** BEGIN Material shown **
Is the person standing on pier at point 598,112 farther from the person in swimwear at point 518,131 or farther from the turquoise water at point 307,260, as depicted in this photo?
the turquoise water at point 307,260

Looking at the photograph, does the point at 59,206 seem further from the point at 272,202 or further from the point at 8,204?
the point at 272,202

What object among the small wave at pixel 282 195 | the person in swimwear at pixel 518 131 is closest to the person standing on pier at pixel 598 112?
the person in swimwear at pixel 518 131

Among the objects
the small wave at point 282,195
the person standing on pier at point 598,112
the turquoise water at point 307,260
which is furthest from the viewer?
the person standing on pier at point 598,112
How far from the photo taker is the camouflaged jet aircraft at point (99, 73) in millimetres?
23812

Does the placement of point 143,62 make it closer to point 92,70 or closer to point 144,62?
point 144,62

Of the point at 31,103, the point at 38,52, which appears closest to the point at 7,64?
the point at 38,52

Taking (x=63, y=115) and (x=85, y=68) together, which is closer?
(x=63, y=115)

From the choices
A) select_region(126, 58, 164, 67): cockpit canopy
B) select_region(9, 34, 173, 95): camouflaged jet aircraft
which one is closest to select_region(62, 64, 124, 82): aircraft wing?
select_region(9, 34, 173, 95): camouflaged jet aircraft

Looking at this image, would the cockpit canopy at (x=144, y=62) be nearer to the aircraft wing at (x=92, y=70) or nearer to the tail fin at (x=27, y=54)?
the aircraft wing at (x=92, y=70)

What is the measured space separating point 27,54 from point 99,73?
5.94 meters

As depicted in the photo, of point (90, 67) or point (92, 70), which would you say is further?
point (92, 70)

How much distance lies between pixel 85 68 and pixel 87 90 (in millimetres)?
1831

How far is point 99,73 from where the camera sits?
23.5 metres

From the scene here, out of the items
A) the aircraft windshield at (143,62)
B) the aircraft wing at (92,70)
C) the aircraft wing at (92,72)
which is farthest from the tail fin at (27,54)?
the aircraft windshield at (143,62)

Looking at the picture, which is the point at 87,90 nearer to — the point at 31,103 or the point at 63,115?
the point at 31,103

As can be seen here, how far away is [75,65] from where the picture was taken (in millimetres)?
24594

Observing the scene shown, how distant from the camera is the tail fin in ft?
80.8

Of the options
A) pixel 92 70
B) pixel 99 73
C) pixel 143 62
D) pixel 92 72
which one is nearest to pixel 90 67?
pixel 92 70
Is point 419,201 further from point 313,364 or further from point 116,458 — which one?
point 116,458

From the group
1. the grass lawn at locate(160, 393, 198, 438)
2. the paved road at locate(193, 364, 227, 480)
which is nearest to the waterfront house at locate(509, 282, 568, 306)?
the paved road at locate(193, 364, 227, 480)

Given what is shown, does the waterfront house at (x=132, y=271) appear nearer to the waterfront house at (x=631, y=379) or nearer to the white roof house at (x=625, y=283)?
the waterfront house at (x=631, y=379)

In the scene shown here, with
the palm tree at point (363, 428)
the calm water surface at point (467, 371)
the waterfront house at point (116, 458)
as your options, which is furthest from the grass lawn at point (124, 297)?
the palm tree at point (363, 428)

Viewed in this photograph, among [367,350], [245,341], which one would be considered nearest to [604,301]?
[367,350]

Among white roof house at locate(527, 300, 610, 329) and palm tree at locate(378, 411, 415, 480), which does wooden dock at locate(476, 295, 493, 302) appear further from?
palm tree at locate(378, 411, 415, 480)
** END Material shown **
§ To be done: Write each line above out exactly.

§ The result:
Is the person standing on pier at point 598,112 farther from the person in swimwear at point 518,131 or farther from the turquoise water at point 307,260, as depicted in this photo?
the turquoise water at point 307,260

Looking at the photograph, does the point at 59,206 seem further from the point at 272,202 or further from the point at 8,204?
the point at 272,202

What object among the small wave at pixel 282 195 | the person in swimwear at pixel 518 131 is closest to the person standing on pier at pixel 598 112?
the person in swimwear at pixel 518 131

Among the objects
the small wave at point 282,195
the person standing on pier at point 598,112
the turquoise water at point 307,260
which is furthest from the viewer?
the person standing on pier at point 598,112
How far from the photo taker is the camouflaged jet aircraft at point (99, 73) in millimetres?
23812

Does the placement of point 143,62 make it closer to point 92,70 or closer to point 144,62?
point 144,62

Of the point at 31,103, the point at 38,52, which appears closest to the point at 7,64?
the point at 38,52

Taking (x=63, y=115) and (x=85, y=68) together, which is closer?
(x=63, y=115)

From the choices
A) select_region(126, 58, 164, 67): cockpit canopy
B) select_region(9, 34, 173, 95): camouflaged jet aircraft
which one is closest to select_region(62, 64, 124, 82): aircraft wing?
select_region(9, 34, 173, 95): camouflaged jet aircraft

Looking at this image, would the cockpit canopy at (x=144, y=62) be nearer to the aircraft wing at (x=92, y=70) or nearer to the tail fin at (x=27, y=54)?
the aircraft wing at (x=92, y=70)

What is the measured space separating point 27,54 from point 99,73?
5.94 meters

As depicted in the photo, of point (90, 67) or point (92, 70), which would you say is further?
point (92, 70)

How much distance lies between pixel 85 68 and pixel 87 90 (in millimetres)?
1831

How far is point 99,73 from where the camera sits?
23.5 metres

From the scene here, out of the items
A) the aircraft windshield at (143,62)
B) the aircraft wing at (92,70)
C) the aircraft wing at (92,72)
which is farthest from the tail fin at (27,54)?
the aircraft windshield at (143,62)

Looking at the picture, which is the point at 87,90 nearer to — the point at 31,103 or the point at 63,115?
the point at 31,103

As can be seen here, how far away is [75,65] from where the picture was taken (in millimetres)?
24594

Observing the scene shown, how distant from the camera is the tail fin in ft?
80.8

Of the options
A) pixel 92 70
B) pixel 99 73
C) pixel 143 62
D) pixel 92 72
which one is nearest to pixel 90 67?
pixel 92 70
Is point 419,201 further from point 313,364 or further from point 116,458 — which one?
point 116,458

From the group
1. the grass lawn at locate(160, 393, 198, 438)
2. the paved road at locate(193, 364, 227, 480)
which is nearest to the waterfront house at locate(509, 282, 568, 306)?
the paved road at locate(193, 364, 227, 480)

Given what is shown, does the waterfront house at (x=132, y=271) appear nearer to the waterfront house at (x=631, y=379) or nearer to the white roof house at (x=625, y=283)?
the waterfront house at (x=631, y=379)

In the scene shown here, with
the palm tree at point (363, 428)
the calm water surface at point (467, 371)
the waterfront house at point (116, 458)
as your options, which is furthest from the grass lawn at point (124, 297)?
the palm tree at point (363, 428)

Viewed in this photograph, among [367,350], [245,341], which one would be considered nearest to [604,301]?
[367,350]

Among white roof house at locate(527, 300, 610, 329) and palm tree at locate(378, 411, 415, 480), which does wooden dock at locate(476, 295, 493, 302) appear further from?
palm tree at locate(378, 411, 415, 480)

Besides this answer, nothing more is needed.